# Successful - Bottomless 54mm Portafilter From China



## 24774 (Mar 8, 2020)

So after my good result in buying a distributor from China, I decided to risk one of these Ebay Sage 54mm bottomless portafilters. There's so many on Ebay/Alibaba it's hard to know which company to use, quality, whether its scam etc. I didn't want to spend much, a bottomless pf is just a curiosity for me really, so I decided to risk an Ebay one. Call it lockdown boredom. It cost me £30.27 delivered and took 12 days.

I've used it twice today, quality seems good. It's sturdy and the metal finish is normal. It fits the Sage BE fine. Wooden handle is fine, not the highest quality wood but for the price I'm happy with it. It may fall apart in a month of course, but today it seems good.

https://www.ebay.co.uk/itm/124190167028

That's the link. If you're thinking about a cheap option that's one that delivered for me.


----------



## MattLeB (May 18, 2020)

Very nice! Was curious when someone would take the plunge for the eBay one.
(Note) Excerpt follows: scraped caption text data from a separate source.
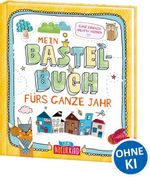 Mein Bastelbuch fürs ganze Jahr Cover des Buches Mein Bastelbuch fürs ganze Jahr (ISBN: 9783743218291)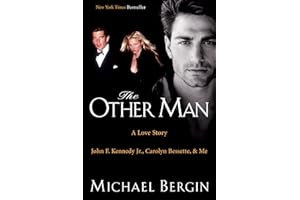 The Other Man EPB: John F. Kennedy Jr., Carolyn Bessette, and Me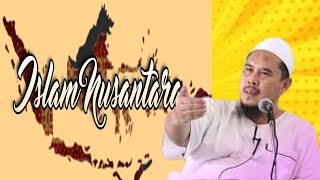 ISLAM NUSANTARA NGAKU AHLUSSUNNAH | USTADZ MUHTAROM حفظه الله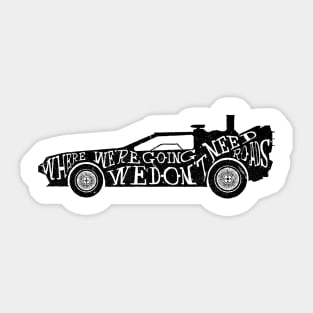 DeLorean We Don't Need Roads Sticker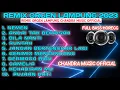 Download Lagu ORGEN REMIX LAMPUNG FULL BASS ALBUM KOLEKSI CHANDRA MUSIC OFFICIAL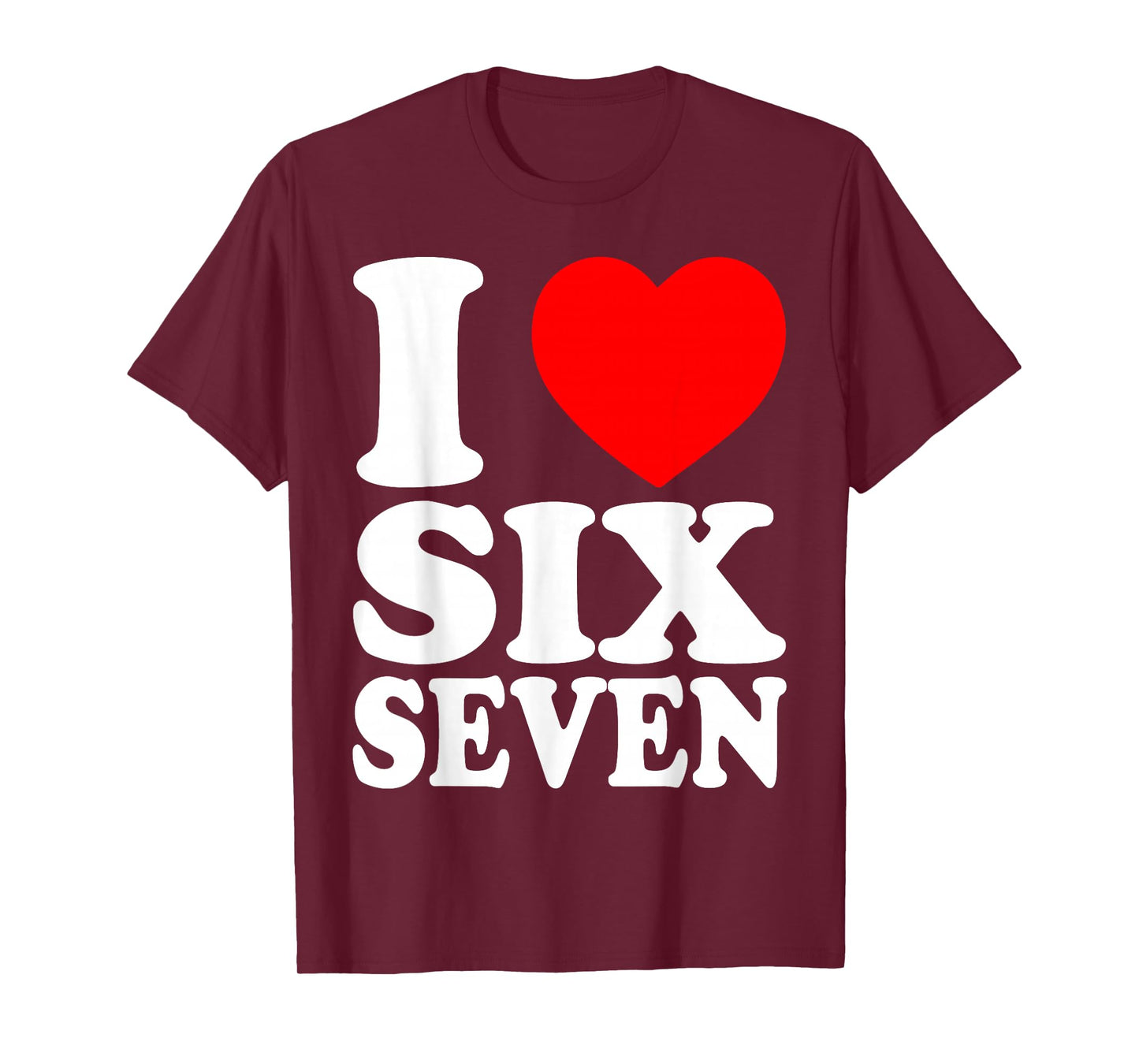 I Love 67 I Heart Six Seven T-Shirt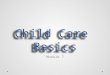 Child Care Basics Module 7. Module 7: Healthy Practices: Nutrition and Fitness Outcome A The student will demonstrate healthy practices: hand-washing,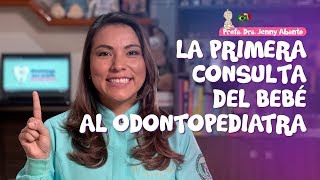 LA PRIMERA CONSULTA DEL BEBÉ AL ODONTOPEDIATRA [upl. by Drawde961]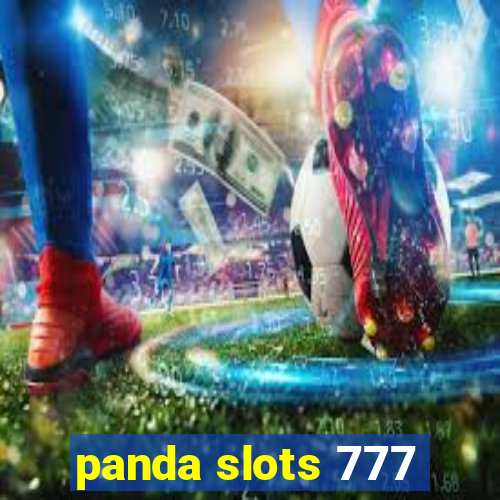 panda slots 777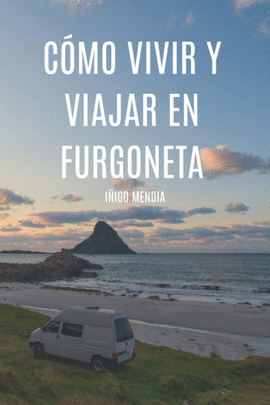 CMO VIVIR Y VIAJAR EN FURGONETA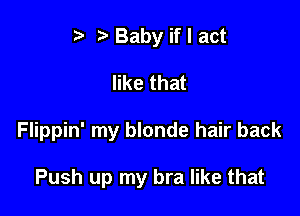 t' Baby if I act
like that

Flippin' my blonde hair back

Push up my bra like that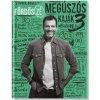 Megúszós kaják 3.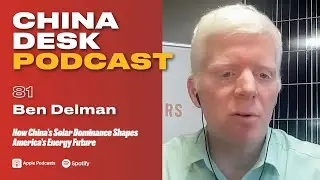 How China&rsquo;s Solar Dominance Shapes America&rsquo;s Energy Future w/Ben Delman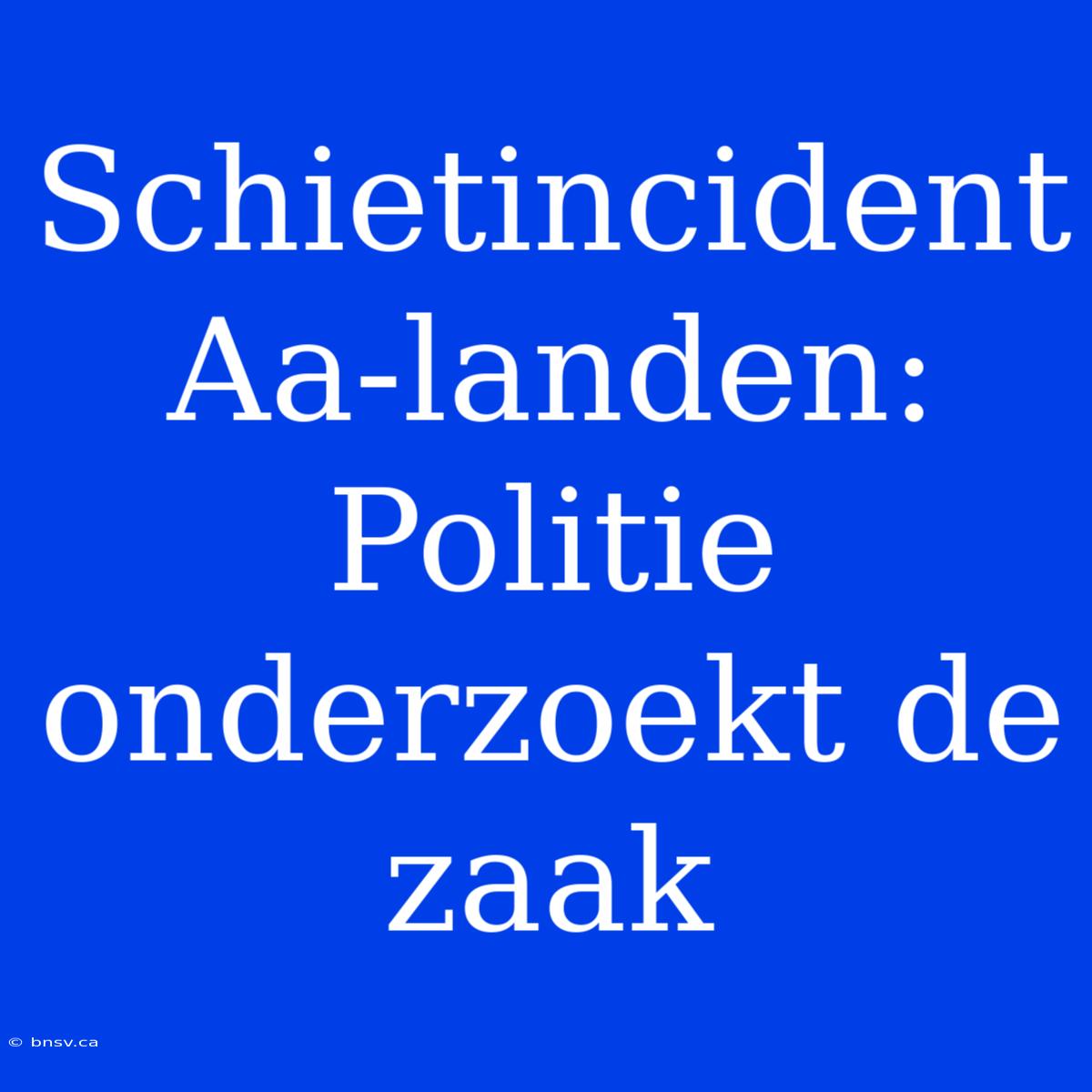 Schietincident Aa-landen: Politie Onderzoekt De Zaak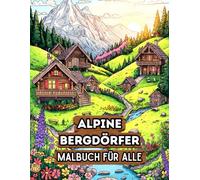 Alpine Bergdörfer Malbuch für Alle: 38 Detailreiche Panorama Motive mit Berghütten Ansichten, verschneite Gipfel und traditionelle Holzchalets - Ideal ... Natur Zeichnungen und rustikale Architektur
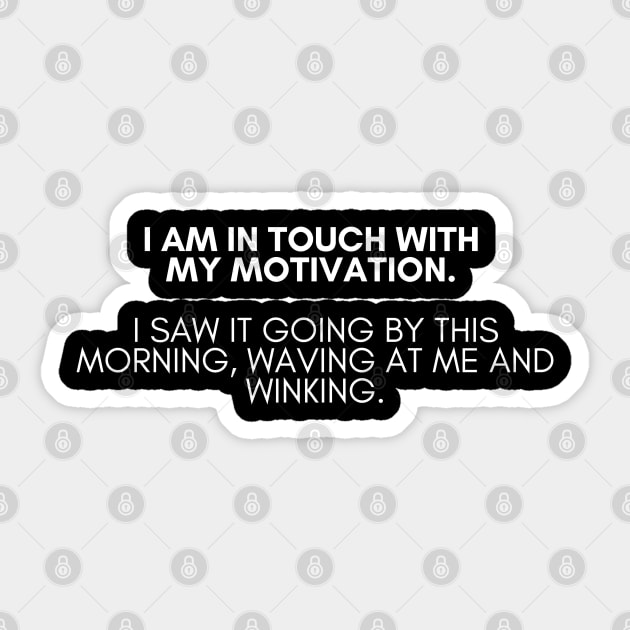 I am in touch with my motivation. I saw it going by this morning, waving at me and winking. Sticker by EmoteYourself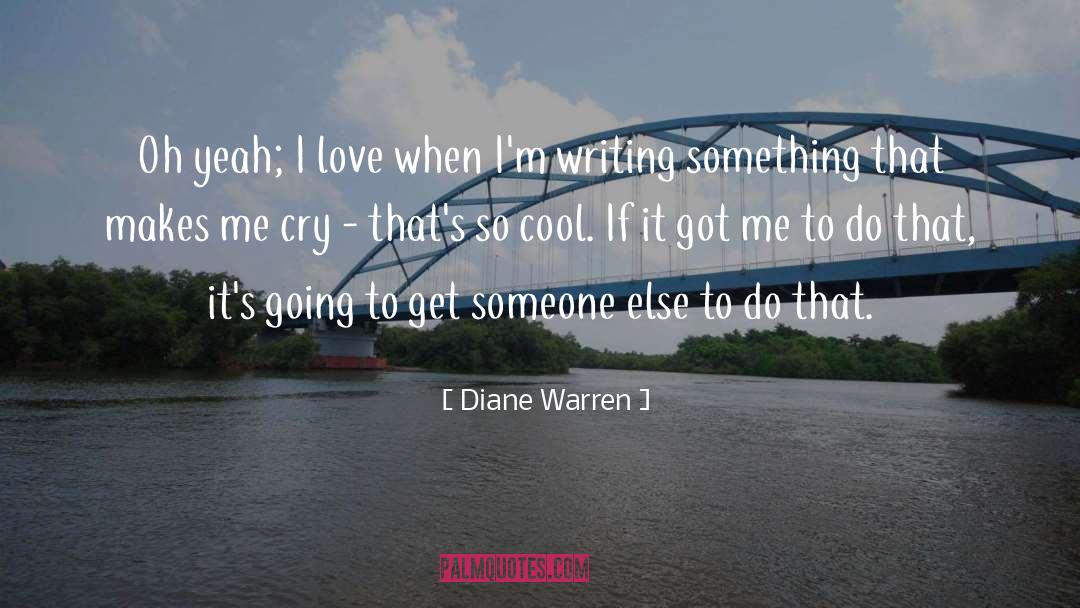 Diane quotes by Diane Warren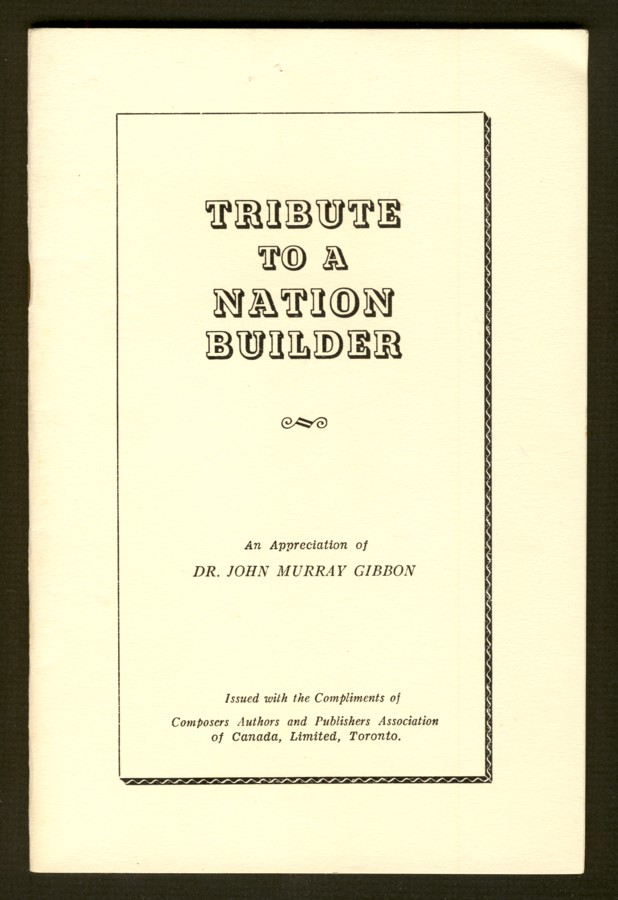 Image for Tribute to a Nation Builder. An Appreciation of Dr. John Murray Gibbon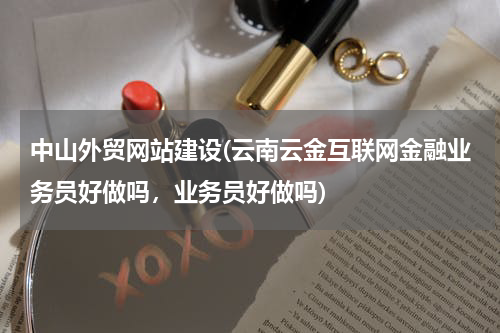 中山外贸网站建设(云南云金互联网金融业务员好做吗，业务员好做吗)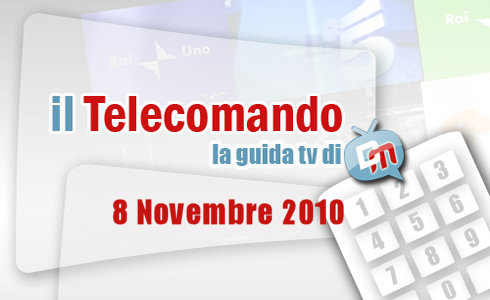 IL TELECOMANDO, LA GUIDA TV DI DM: 8 NOVEMBRE 2010. IL GF RISENTIRA’ DELLA PRIMA DI FAZIO E SAVIANO?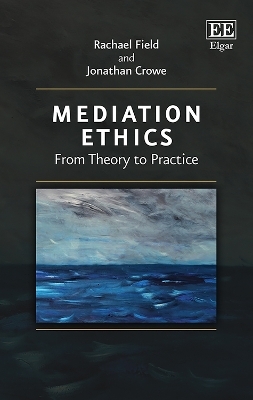 Mediation Ethics - Rachael Field, Jonathan Crowe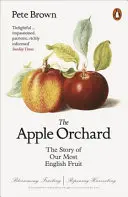 Apple Orchard - L'histoire de notre fruit le plus anglais - Apple Orchard - The Story of Our Most English Fruit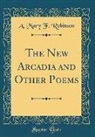 A. Mary F. Robinson - The New Arcadia and Other Poems (Classic Reprint)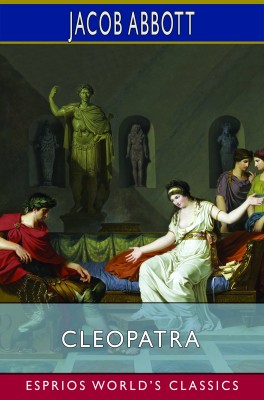 Cleopatra (Esprios Classics)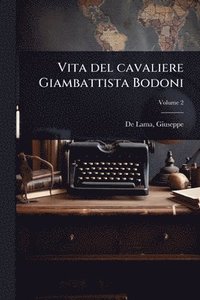 bokomslag Vita del cavaliere Giambattista Bodoni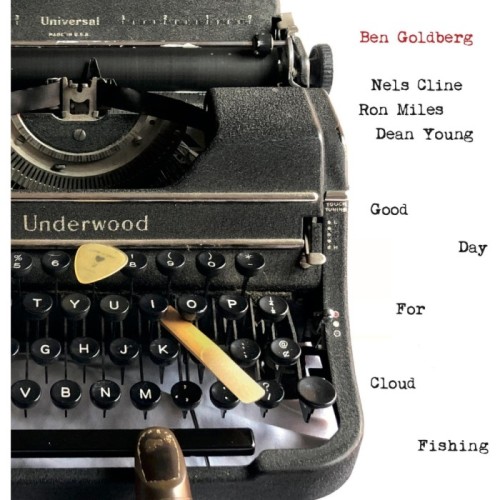 Ben Goldberg - Good Day For Cloud Fishing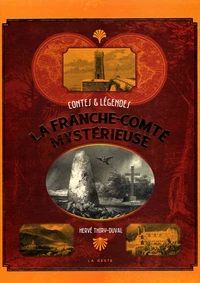 La Franche-Comté mystérieuse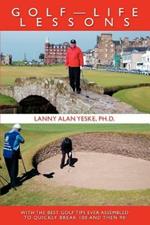 Golf-Life Lessons: With The Best Golf Tips Ever Assembled to Quickly Break 100 and then 90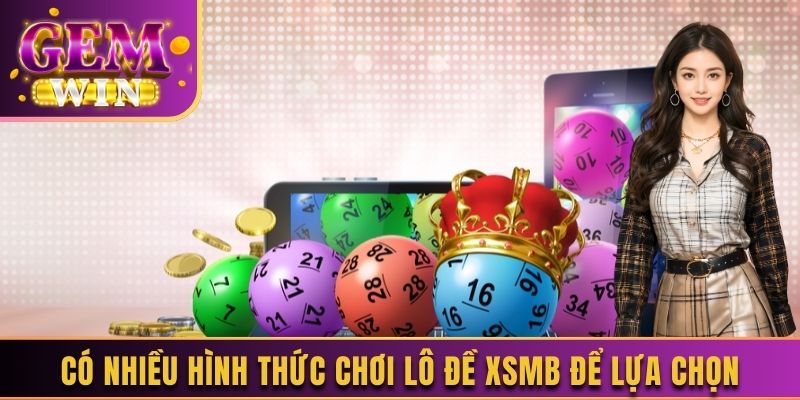 Có nhiều hình thức chơi lô đề XSMB để lựa chọn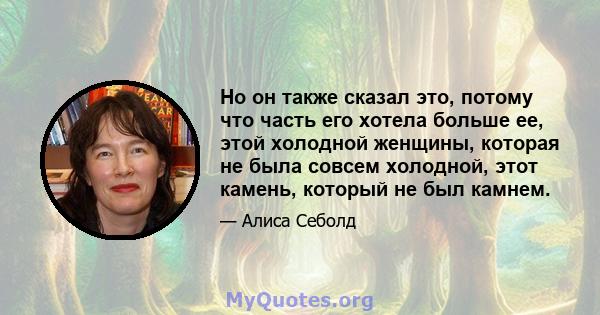 Но он также сказал это, потому что часть его хотела больше ее, этой холодной женщины, которая не была совсем холодной, этот камень, который не был камнем.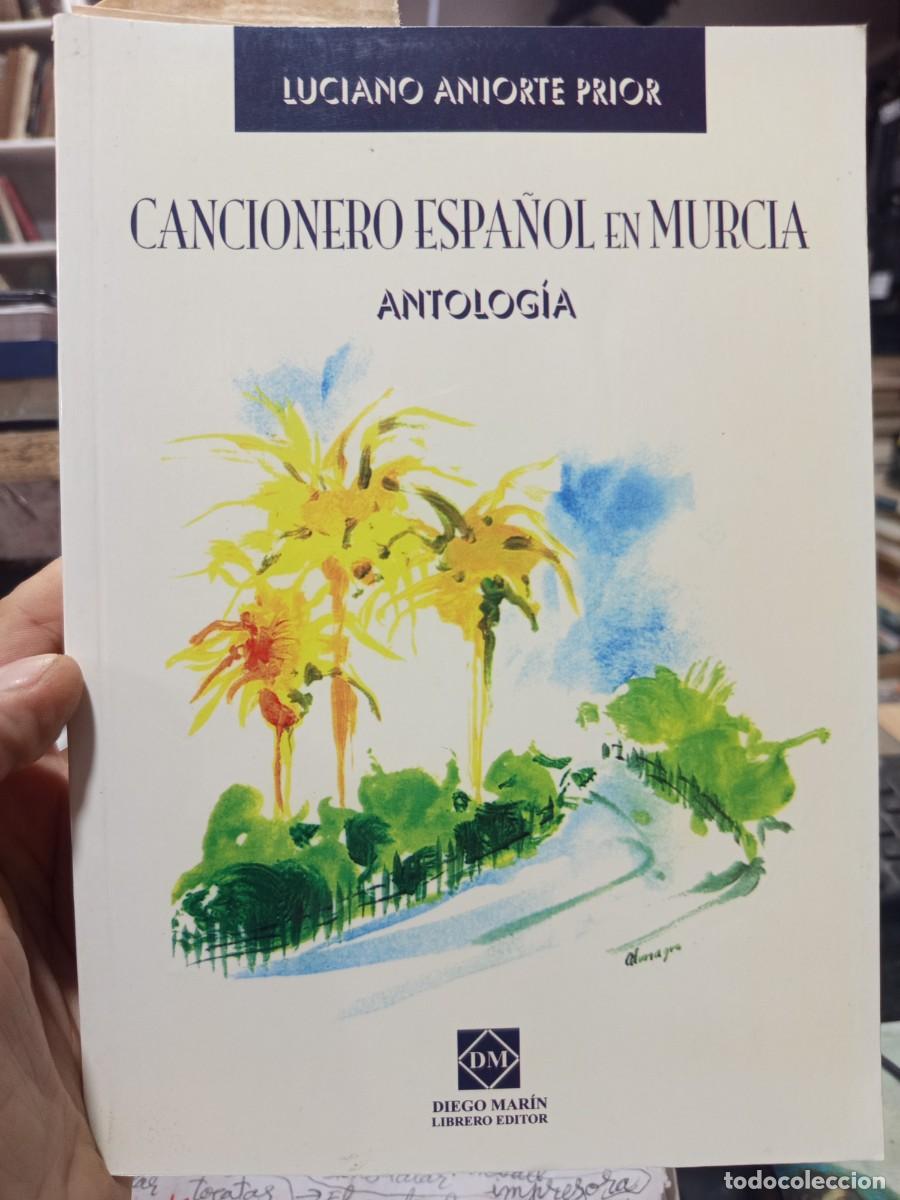 Cat&aacute;logos de m&uacute;sica: Cancionero espa&ntilde;ol en Murcia. Antolog&iacute;a. Luciano Aniorte Prior. Editorial Diego Mar&iacute;n, 2004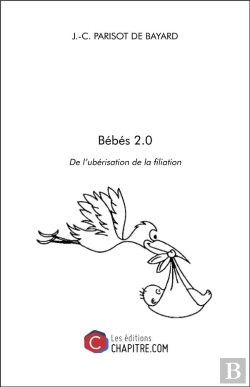 Bertrand.pt - Bébés 2.0 ; De L'Ubérisation De La Filiation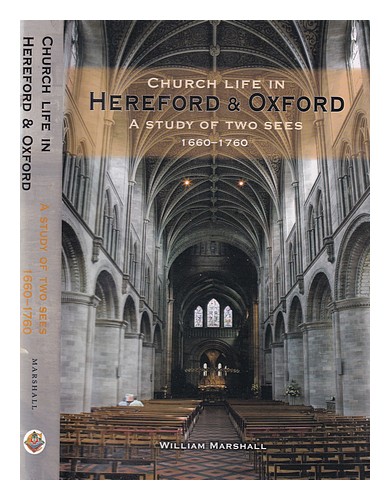 MARSHALL, WILLIAM Church Life in Hereford and Oxford,1660-1760 : a study of two - Zdjęcie 1 z 1
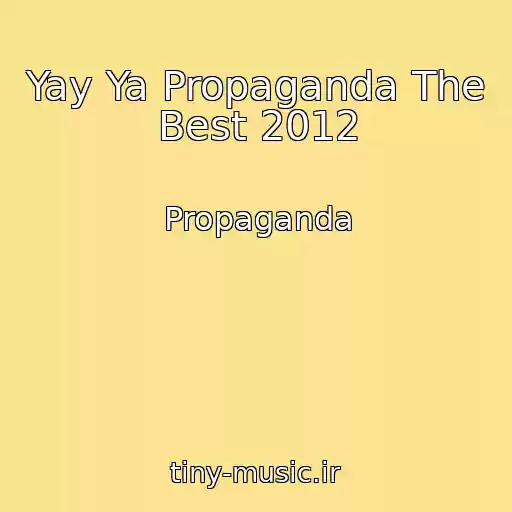 کاور آهنگ Yay Ya Propaganda The Best 2012 از Propaganda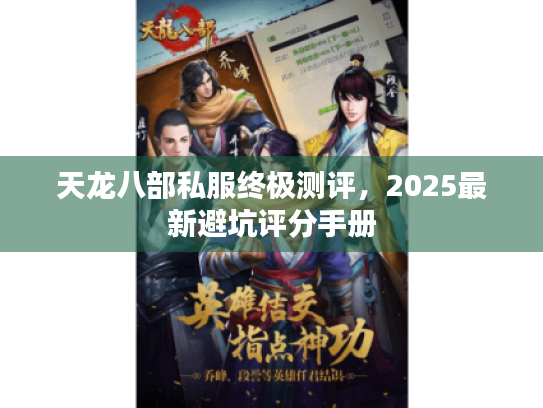 天龙八部私服终极测评,2025最新避坑评分手册 天龙八部私服终极测评,2025最新避坑评分手册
Cheers for sharing


----------



## -Mac (Aug 22, 2019)

Thanks  Just ordered one.


----------



## 24774 (Mar 8, 2020)

-Mac said:


> Thanks  Just ordered one.


 Good luck! Always a risk I guess and who knows if it will last, but I can at least confirm the link I posted is legit and you will get something usable in the post. Which is half my concern when using that type of retailer.


----------



## harricam (Apr 9, 2020)

Yes thank you! I have been looking for one for a while.


----------